PROBLEM TO WORK ON:
According to the study abstract, through which organization were the participants with musculoskeletal injury recruited?

[[ DOCUMENT EXCERPT open ]]

"That's what you do for people you love": A qualitative study of social support and recovery from a musculoskeletal injury
AuthorPrang, K-H; Newnam, S; Berecki-Gisolf, J
Source TitlePLoS One
PublisherPUBLIC LIBRARY SCIENCE
University of Melbourne Author/sPrang, Khic-Houy
AffiliationMelbourne School of Population and Global Health
Document TypeJournal Article
CitationsPrang, K. -H., Newnam, S. & Berecki-Gisolf, J. (2018). "That's what you do for people you love": A qualitative study of social support and recovery from a musculoskeletal injury. PLOS ONE, 13 (4), https://doi.org/10.1371/journal.pone.0196337.
Access StatusOpen Access
BACKGROUND: Social support has been identified as a significant factor in facilitating better health outcomes following injury. However, research has primarily focused on the role of social support from the perspective of the person experiencing an injury. Limited research has examined the experiences of the family members and friends of a person with injury. This study aims to explore the perceptions and experiences of social support and recovery following a transport-related musculoskeletal injury (MSI) in a population of injured persons and their family members and friends. METHODS: This study was conducted using a phenomenological qualitative research design. In-depth semi-structured interviews were conducted with ten persons with MSI, recruited via the Transport Accident Commission (TAC) in Victoria, Australia. Seven family members and friends were also interviewed. The data was analysed using constant comparative method and thematic analysis. RESULTS: Several themes were identified including: (1) key sources and types of support received, (2) relationship development and (3) challenges of providing and receiving support. Participants with MSI reported stories about how the social network provided emotional and tangible support. Family members and friends confirmed the supportive acts provided to the participants with MSI. Positive iterative changes in relationships were reported by the participants with MSI. Participants with MSI, their family members and friends described several difficulties including loss of independence, feeling like a burden, and the impact of caring on health and well-being. CONCLUSIONS: The role of social support is complex given the multitude of people involved in the recovery process. The findings of this study suggest that persons with MSI may benefit from support groups and maintenance of existing support networks. Furthermore, family members and friends engaged in the recovery process may benefit from support in this role.

[[ DOCUMENT EXCERPT closed ]]
[[ EXCERPTED DATA open ]]

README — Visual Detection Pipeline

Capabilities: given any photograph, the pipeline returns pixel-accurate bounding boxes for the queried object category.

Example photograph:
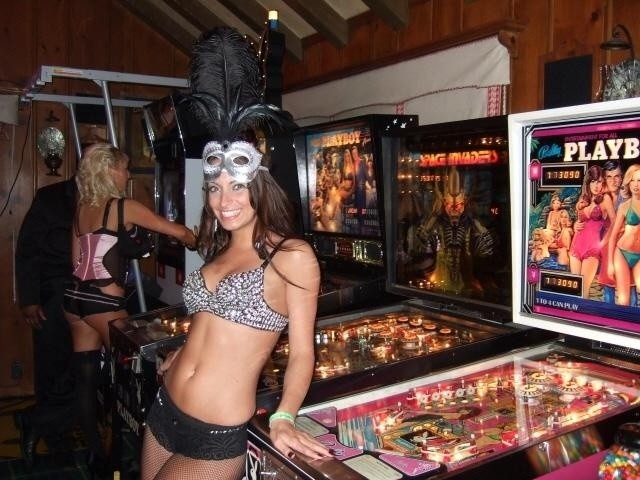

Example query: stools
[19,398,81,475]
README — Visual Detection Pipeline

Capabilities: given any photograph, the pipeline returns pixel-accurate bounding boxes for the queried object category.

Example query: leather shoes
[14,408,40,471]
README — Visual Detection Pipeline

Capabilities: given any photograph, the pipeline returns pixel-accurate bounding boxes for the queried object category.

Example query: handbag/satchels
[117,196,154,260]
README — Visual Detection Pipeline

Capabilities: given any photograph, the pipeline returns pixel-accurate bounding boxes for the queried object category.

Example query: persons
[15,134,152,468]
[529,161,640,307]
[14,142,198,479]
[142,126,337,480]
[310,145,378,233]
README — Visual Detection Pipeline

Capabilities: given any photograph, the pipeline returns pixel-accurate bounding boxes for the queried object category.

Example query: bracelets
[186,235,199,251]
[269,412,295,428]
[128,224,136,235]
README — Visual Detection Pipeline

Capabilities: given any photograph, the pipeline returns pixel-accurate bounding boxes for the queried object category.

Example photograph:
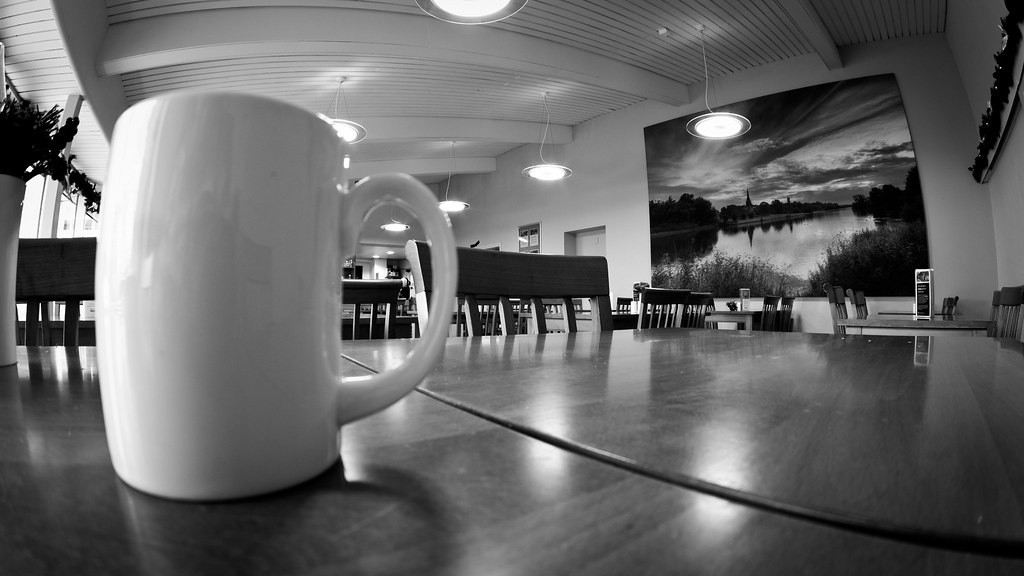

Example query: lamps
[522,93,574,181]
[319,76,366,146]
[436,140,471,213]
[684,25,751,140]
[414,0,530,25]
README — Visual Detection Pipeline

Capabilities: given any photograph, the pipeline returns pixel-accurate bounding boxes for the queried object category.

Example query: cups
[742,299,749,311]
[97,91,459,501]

[[ EXCERPTED DATA closed ]]
[[ EXCERPTED DATA open ]]

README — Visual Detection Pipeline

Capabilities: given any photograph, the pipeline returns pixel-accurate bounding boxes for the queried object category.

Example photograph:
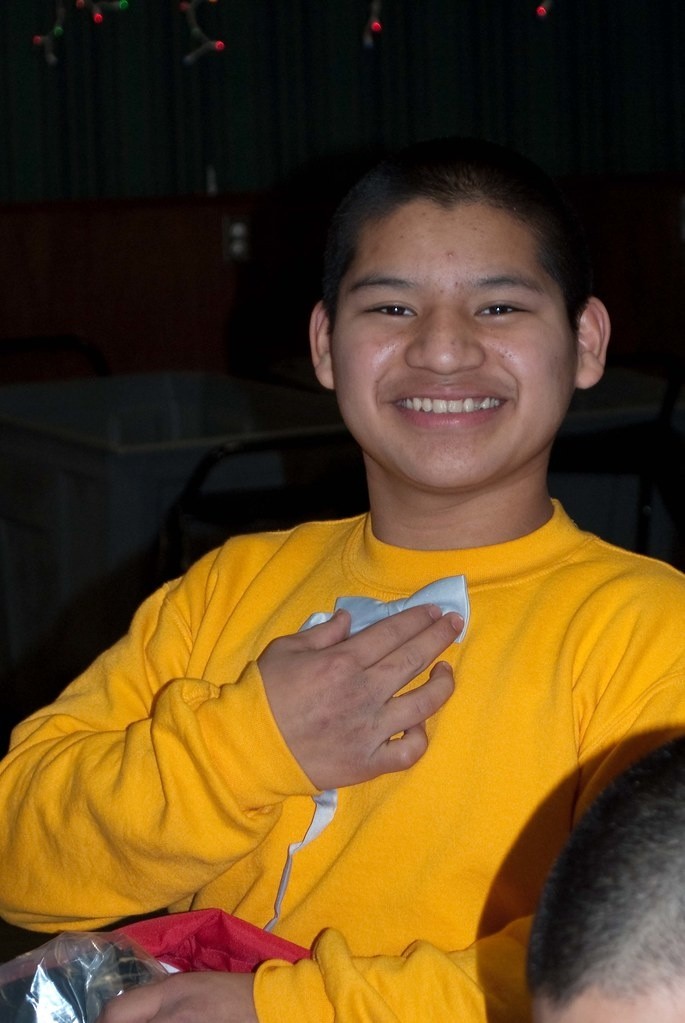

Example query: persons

[[ EXCERPTED DATA closed ]]
[[ EXCERPTED DATA open ]]

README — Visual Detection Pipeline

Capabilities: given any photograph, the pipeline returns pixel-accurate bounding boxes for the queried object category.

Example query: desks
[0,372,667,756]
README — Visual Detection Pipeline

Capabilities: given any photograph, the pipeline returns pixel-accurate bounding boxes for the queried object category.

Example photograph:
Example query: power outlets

[[ EXCERPTED DATA closed ]]

EXERCISE ANSWER:
The Transport Accident Commission (TAC) in Victoria, Australia.